**Latihan A:** Menurut kutipan tentang kematian, hidup di dunia ini sejatinya hanyalah tentang apa?
**Latihan B:** Tuliskan kembali bagian kutipan tentang kematian di antara "Sungguh, hidup di" dan "si penggoda manusia.", termasuk kedua ujungnya, tanpa mengubah satu kata pun.

**Kutipan Pilihan:**
══════

KISAH TENTANG KEMATIAN

Aku ingin cerita tentang kematian.
Seputar kejadian-kejadian yang terkait dengan kisah kematian, dalam rentang usia duniaku.

Sungguh, hidup di dunia ini sejatinya hanyalah tentang menunggu ajal. Yang tak pernah bisa kita ketahui dengan pasti, tentang kapan bakal kedatangannya. Dan begitu dia datang menghampiri kita, pada saat itulah kita baru tersadar. Bahwa dunia ini memang bukanlah segalanya.

Mungkin ada sebagian manusia yang begitu berat meninggalkan dunia. Hatinya sudah sangat kuat terikat dengannya. Di matanya, memandang dunia hanyalah tentang memandang keindahan, kemegahan dan kenikmatan. Ini adalah ciri manusia yang kelak akan merugi. Kurang meyakini akan adanya alam setelah kematian. Segala yang dilakukannya semata hanya untuk mengejar dunia. Menumpuk kekayaan harta, dan kemasyhuran nama. Beribadah kepada Sang Pencipta hanya sekedarnya saja. Semua penjuru indera tubuhnya sudah tertutup dengan panah-panah si penggoda manusia.

══════

**Cuplikan Data:**

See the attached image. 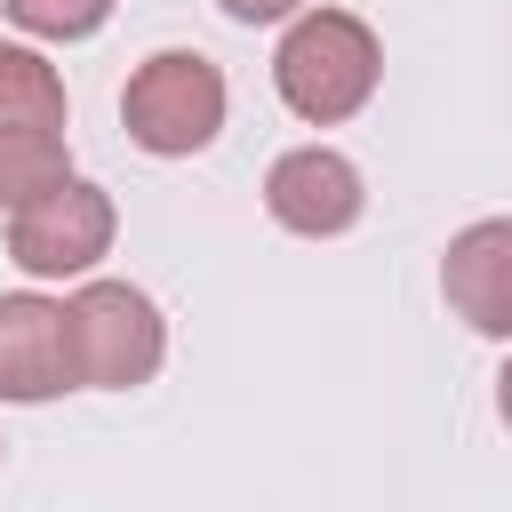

══════

**Jawaban Tertulis A:** Hidup di dunia ini sejatinya hanyalah tentang menunggu ajal.

**Jawaban Tertulis B:**
Sungguh, hidup di dunia ini sejatinya hanyalah tentang menunggu ajal. Yang tak pernah bisa kita ketahui dengan pasti, tentang kapan bakal kedatangannya. Dan begitu dia datang menghampiri kita, pada saat itulah kita baru tersadar. Bahwa dunia ini memang bukanlah segalanya.

Mungkin ada sebagian manusia yang begitu berat meninggalkan dunia. Hatinya sudah sangat kuat terikat dengannya. Di matanya, memandang dunia hanyalah tentang memandang keindahan, kemegahan dan kenikmatan. Ini adalah ciri manusia yang kelak akan merugi. Kurang meyakini akan adanya alam setelah kematian. Segala yang dilakukannya semata hanya untuk mengejar dunia. Menumpuk kekayaan harta, dan kemasyhuran nama. Beribadah kepada Sang Pencipta hanya sekedarnya saja. Semua penjuru indera tubuhnya sudah tertutup dengan panah-panah si penggoda manusia.